DOCUMENT SEGMENT:

Thailand Law Journal 2009 Spring Issue 1 Volume 12

Another effective intellectual property multilateral agreement is the WIPO treaty. The WIPO treaty contains two treaties, the WIPO copyright treaty (WCT) and the WIPO Performance and Phonogram (WPPT). The existence of these treaties directly solves the problem of right relate to the digital technologies. In other words, these treaties provide a particular solution for digital technologies. For example, these treaties solve problems such as a reproduction rights in case of temporary copies in computer.16 Further, these treaties also introduce a new exclusive right to copyright holders in respect of making works available online and control over the exploitation of copyrights work17

There is no doubt that international intellectual property law strengthens copyright protection and encourages more rights for copyright holders. The reason is that these multilateral agreements favor copyright owner. Consequently, the beneficiary is overwhelmingly the developed countries. For example, the World Bank estimates that, with the strengthening of intellectual property law, the United States will gain more than US$1 9.1 billion, Germany ($6.8 billion), Japan (5.8$billion) respectively.18 Furthermore, multilateral agreements point to the importance of particular trade negotiations in the world community nowadays. The trade negotiations influence the world community to respond with harmonization. The trade negotiation creates the possibility to harmonize copyright law more than was possible under previous copyright multilateral agreements like "Bern conventions19 The TRIPS has had major impact on legislation around the world. For example. In Thailand, the Thai Copyright Act was amended to comply with the obligation in TRIPS agreement such as the principal of national treatment.20 The WIPO Internet Treaties also have had the great impact on legislation, for example, Australian Copyright Amendment (Digital Agenda Act) 2000 or European Union Copyright Directive 200121

However, the multilateral agreement harmonization of copyright in this way has not achieved a real harmonization. The obstacles can be found in the variety of copyright policies in each country. In other words, the countries still have a difference in substantive rules, which depend on the internal policy of each country.22 For example, a difference can be seen in respect of the United States and Thailand legislation. Thai Copyright law does not have an anti- circumvention provision but the United State has adopted a high financial penalty of US$500,000 for anti circumvention breaches23 The reason may be that member countries still have the power to adopt different intellectual property rules "in a manner conducive to social and economic welfare" and to public interest."24 However, the real reason may be the economic reason. On this point, Fitzpatrick points out that "the countries are unlikely to bring their copyright law into greater harmony unless their interests are more closely aligned.".25 This means the importer copyright countries such as Thailand will not incorporate their copyright law to such a multilateral agreement unless they can reach full economic benefit from those agreements.

B. "Bilateral Agreement"

STATED GOAL A:
Count the lines of the listing that contain the string "camera", with case counting. Give only the number.

DATA SUPPLIED:
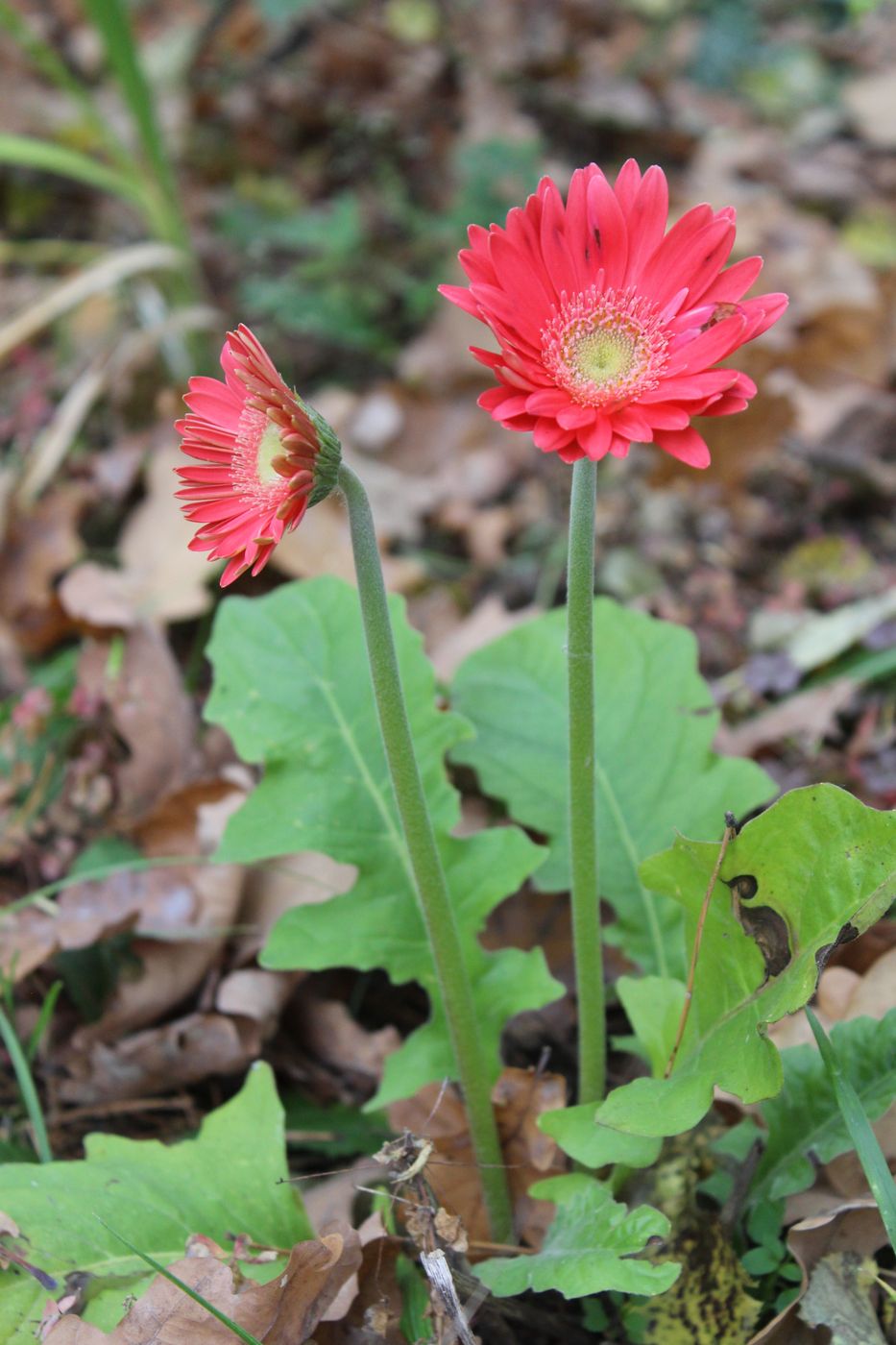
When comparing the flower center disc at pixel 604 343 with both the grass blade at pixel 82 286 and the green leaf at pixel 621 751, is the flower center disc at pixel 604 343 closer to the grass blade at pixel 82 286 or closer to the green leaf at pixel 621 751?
the green leaf at pixel 621 751

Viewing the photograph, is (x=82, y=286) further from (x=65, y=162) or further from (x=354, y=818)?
(x=354, y=818)

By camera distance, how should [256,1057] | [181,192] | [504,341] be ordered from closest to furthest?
[504,341] → [256,1057] → [181,192]

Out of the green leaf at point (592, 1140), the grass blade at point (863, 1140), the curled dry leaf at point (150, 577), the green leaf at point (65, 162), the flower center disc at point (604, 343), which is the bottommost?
the green leaf at point (592, 1140)

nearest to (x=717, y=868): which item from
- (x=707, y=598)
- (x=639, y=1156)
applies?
(x=639, y=1156)

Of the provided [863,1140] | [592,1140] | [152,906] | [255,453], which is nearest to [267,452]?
[255,453]

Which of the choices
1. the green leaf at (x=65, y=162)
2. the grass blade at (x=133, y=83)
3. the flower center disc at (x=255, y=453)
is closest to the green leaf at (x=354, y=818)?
the flower center disc at (x=255, y=453)

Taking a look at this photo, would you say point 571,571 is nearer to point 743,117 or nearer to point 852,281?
point 852,281
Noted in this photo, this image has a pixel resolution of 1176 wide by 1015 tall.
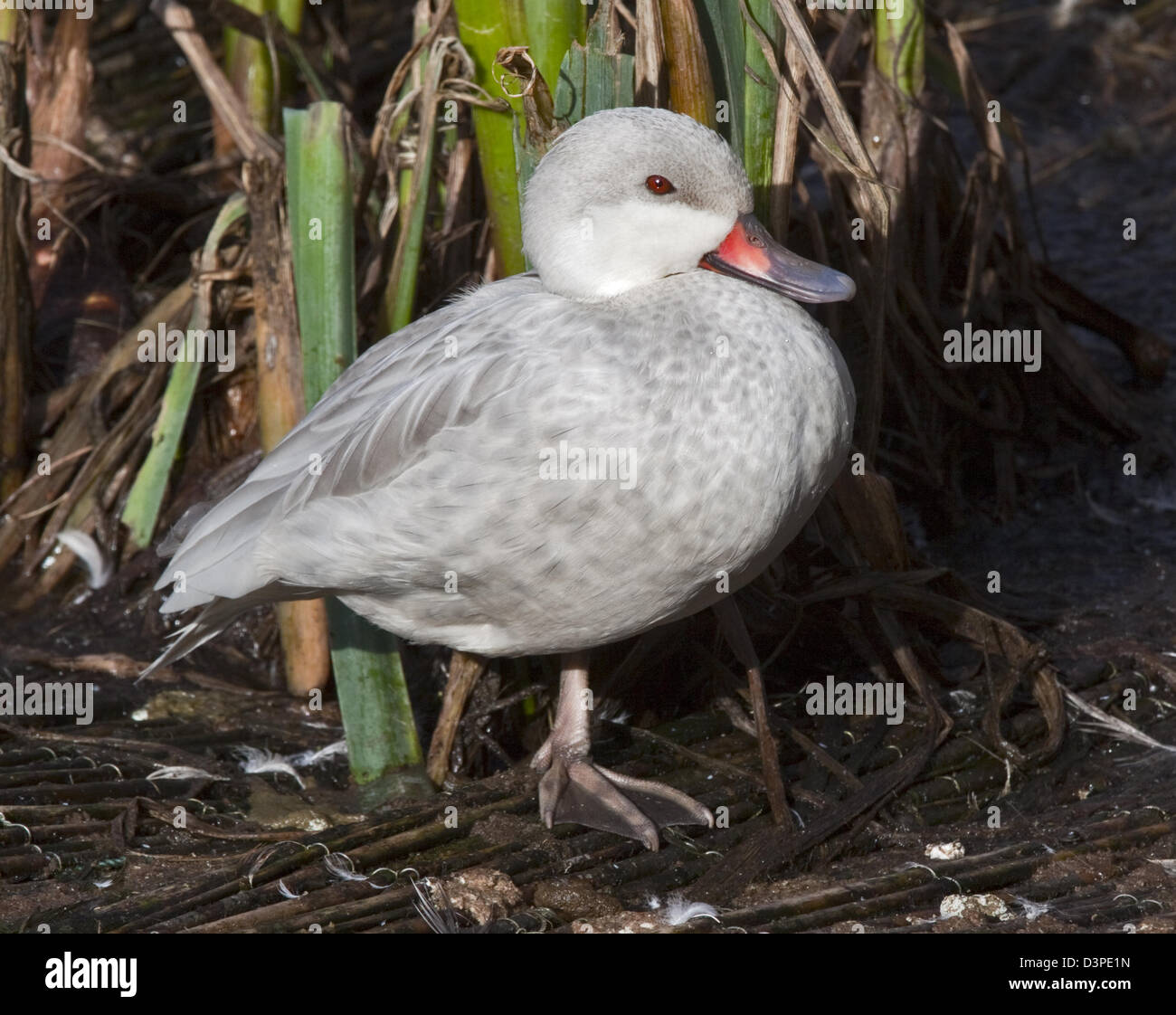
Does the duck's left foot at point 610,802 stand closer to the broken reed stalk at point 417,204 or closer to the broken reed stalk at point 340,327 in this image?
the broken reed stalk at point 340,327

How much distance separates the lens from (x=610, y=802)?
3082 millimetres

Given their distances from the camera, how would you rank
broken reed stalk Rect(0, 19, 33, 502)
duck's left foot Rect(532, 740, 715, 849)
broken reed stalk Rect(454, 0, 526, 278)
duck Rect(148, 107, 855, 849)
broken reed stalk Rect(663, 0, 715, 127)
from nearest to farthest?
duck Rect(148, 107, 855, 849) → duck's left foot Rect(532, 740, 715, 849) → broken reed stalk Rect(663, 0, 715, 127) → broken reed stalk Rect(454, 0, 526, 278) → broken reed stalk Rect(0, 19, 33, 502)

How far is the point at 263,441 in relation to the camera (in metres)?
3.79

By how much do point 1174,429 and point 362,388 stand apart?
2791 mm

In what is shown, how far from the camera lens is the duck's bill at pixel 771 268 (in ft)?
9.02

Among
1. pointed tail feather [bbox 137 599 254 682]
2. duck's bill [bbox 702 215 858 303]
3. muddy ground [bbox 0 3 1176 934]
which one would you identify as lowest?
muddy ground [bbox 0 3 1176 934]

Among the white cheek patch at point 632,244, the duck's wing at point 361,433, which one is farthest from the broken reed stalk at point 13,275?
the white cheek patch at point 632,244

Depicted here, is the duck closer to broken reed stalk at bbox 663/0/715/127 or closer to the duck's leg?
the duck's leg

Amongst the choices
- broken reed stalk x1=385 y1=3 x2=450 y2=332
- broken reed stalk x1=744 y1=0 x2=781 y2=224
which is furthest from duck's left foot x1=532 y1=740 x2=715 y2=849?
broken reed stalk x1=744 y1=0 x2=781 y2=224

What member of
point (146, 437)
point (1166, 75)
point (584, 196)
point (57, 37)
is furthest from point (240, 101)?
point (1166, 75)

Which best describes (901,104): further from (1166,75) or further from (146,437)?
(1166,75)

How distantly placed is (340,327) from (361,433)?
21.5 inches

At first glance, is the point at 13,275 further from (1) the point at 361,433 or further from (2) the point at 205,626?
(1) the point at 361,433

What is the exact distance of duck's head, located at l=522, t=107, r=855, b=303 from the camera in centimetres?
268
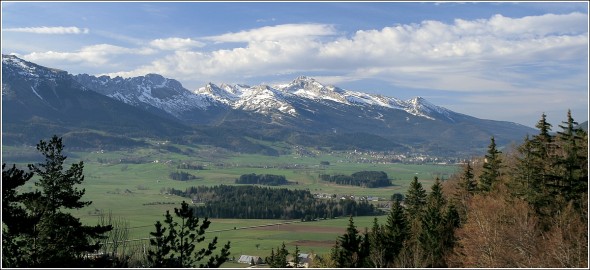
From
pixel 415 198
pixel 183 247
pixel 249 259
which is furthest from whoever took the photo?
pixel 249 259

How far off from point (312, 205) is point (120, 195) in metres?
49.6

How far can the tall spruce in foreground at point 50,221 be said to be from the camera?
22.9 m

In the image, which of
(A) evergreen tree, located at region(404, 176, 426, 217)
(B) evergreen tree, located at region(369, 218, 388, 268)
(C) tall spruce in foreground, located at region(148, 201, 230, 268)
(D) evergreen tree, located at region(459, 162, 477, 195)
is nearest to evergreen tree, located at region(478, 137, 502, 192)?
(D) evergreen tree, located at region(459, 162, 477, 195)

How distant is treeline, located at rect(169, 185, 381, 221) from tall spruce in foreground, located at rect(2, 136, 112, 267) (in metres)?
85.6

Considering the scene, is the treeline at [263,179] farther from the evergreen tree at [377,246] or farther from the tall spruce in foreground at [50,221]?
the tall spruce in foreground at [50,221]

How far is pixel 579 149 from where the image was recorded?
3444 cm

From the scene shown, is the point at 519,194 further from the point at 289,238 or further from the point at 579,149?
the point at 289,238

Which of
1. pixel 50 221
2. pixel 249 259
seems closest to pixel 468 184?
pixel 249 259

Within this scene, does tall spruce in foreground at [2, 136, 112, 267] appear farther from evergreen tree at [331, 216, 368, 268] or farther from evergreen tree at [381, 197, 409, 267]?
evergreen tree at [381, 197, 409, 267]

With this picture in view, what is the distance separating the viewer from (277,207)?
404 feet

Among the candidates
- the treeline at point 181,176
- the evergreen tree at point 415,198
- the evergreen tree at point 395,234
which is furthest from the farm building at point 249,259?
the treeline at point 181,176

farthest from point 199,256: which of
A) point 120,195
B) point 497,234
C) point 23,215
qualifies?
point 120,195

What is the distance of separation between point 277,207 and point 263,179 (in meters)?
64.8

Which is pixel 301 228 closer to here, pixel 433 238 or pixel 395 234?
pixel 395 234
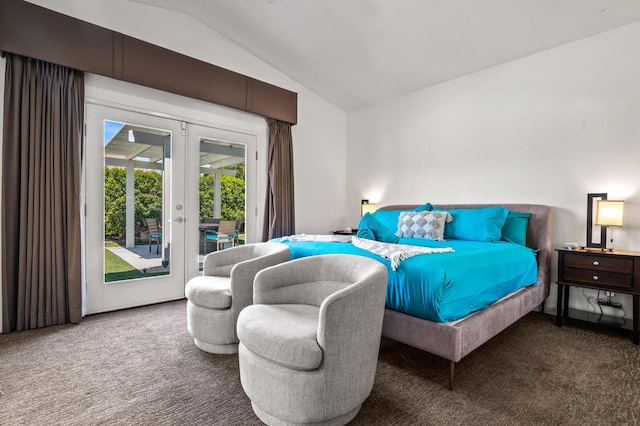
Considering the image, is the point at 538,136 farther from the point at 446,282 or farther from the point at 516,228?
the point at 446,282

STATED GOAL B:
For the copyright passage, decide whether each statement agrees with the text, answering yes or no and quoting the deciding words: (i) Thai copyright law includes an anti-circumvention provision. (ii) The WIPO treaty contains two treaties. (iii) Thailand amended its copyright act to comply with the TRIPS agreement.

FULL OUTPUT A:
6

FULL OUTPUT B:
(i) No: "Thai Copyright law does not have an anti- circumvention provision"
(ii) Yes: "The WIPO treaty contains two treaties"
(iii) Yes: "In Thailand, the Thai Copyright Act was amended to comply with the obligation in TRIPS agreement"